DATASET ENTRIES Block Start
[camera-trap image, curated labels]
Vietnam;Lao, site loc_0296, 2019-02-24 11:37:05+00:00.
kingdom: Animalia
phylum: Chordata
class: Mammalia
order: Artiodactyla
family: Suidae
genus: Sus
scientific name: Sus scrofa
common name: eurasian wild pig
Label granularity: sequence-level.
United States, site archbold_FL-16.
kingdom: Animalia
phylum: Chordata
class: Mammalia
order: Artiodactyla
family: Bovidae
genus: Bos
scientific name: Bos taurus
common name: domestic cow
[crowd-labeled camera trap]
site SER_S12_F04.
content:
DATASET ENTRIES Block End
DATASET ENTRIES Block Start
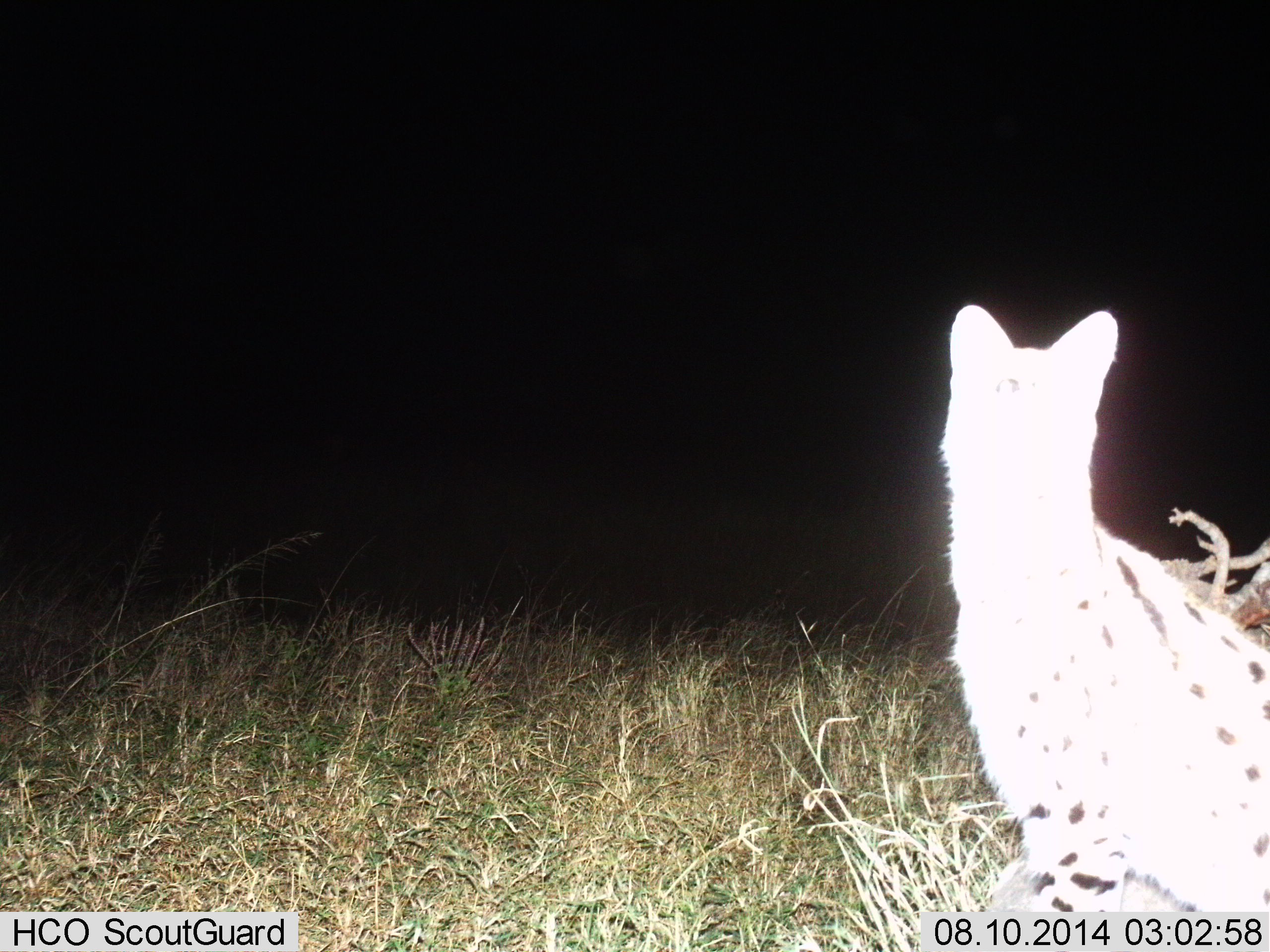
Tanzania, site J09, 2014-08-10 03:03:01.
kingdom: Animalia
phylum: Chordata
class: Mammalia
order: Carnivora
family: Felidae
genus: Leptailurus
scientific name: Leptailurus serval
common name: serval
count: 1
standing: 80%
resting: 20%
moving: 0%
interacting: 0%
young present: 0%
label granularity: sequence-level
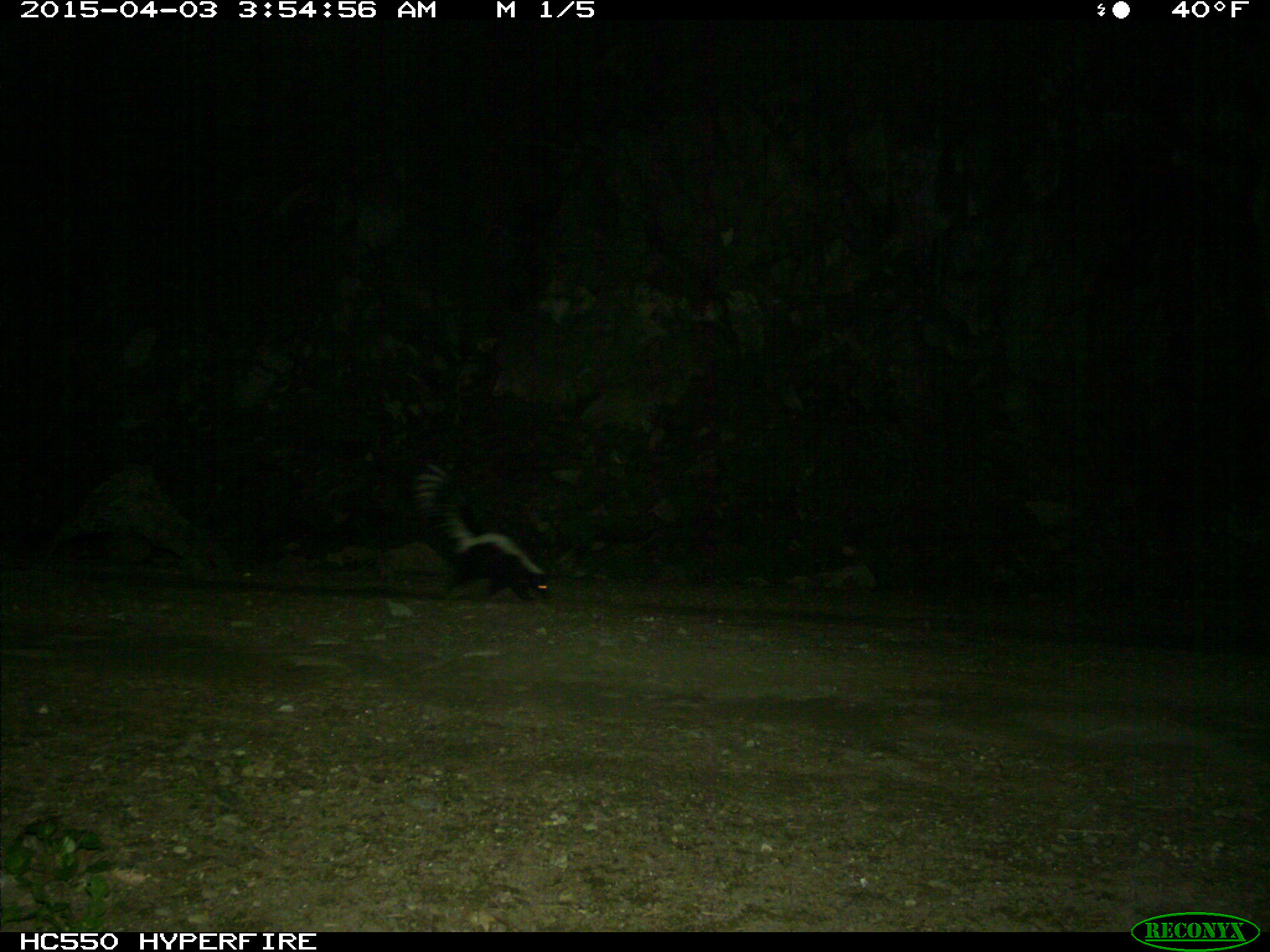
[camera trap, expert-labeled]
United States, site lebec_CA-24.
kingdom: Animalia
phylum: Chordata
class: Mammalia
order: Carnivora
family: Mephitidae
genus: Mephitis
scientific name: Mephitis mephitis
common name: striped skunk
DATASET ENTRIES Block End
Reproduce the data above exactly, but only the lines from the one showing "common name: serval" through the one showing "common name: striped skunk", with both ends kept and the pictures left out.

RESPONSE TO THE TASK —
common name: serval
count: 1
standing: 80%
resting: 20%
moving: 0%
interacting: 0%
young present: 0%
label granularity: sequence-level
[camera trap, expert-labeled]
United States, site lebec_CA-24.
kingdom: Animalia
phylum: Chordata
class: Mammalia
order: Carnivora
family: Mephitidae
genus: Mephitis
scientific name: Mephitis mephitis
common name: striped skunk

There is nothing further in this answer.